** PROBLEM DETAILS **
Locate each line in the items below that contains the string "point" and copy those lines.

# INPUT RECORDS start

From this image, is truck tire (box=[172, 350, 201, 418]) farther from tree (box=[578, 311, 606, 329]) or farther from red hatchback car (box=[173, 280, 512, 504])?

# INPUT RECORDS end
# INPUT RECORDS start

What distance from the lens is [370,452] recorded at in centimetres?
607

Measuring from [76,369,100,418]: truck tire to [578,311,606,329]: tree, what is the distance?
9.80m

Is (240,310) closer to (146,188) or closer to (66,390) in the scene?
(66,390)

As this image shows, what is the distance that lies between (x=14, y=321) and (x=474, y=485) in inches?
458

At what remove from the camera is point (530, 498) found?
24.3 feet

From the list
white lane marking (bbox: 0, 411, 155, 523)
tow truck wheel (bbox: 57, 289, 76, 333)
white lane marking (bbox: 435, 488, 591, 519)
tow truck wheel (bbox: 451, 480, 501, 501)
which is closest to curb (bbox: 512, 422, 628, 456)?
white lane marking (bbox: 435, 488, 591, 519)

# INPUT RECORDS end
# INPUT RECORDS start

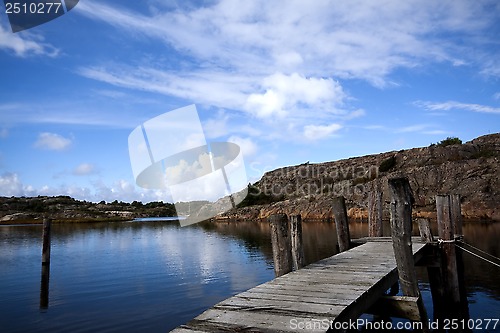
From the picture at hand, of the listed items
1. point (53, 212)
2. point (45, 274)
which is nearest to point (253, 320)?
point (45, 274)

# INPUT RECORDS end

** EXERCISE ANSWER **
At what remove from the camera is point (530, 498) found?
1. point (53, 212)
2. point (45, 274)
which is nearest to point (253, 320)?
point (45, 274)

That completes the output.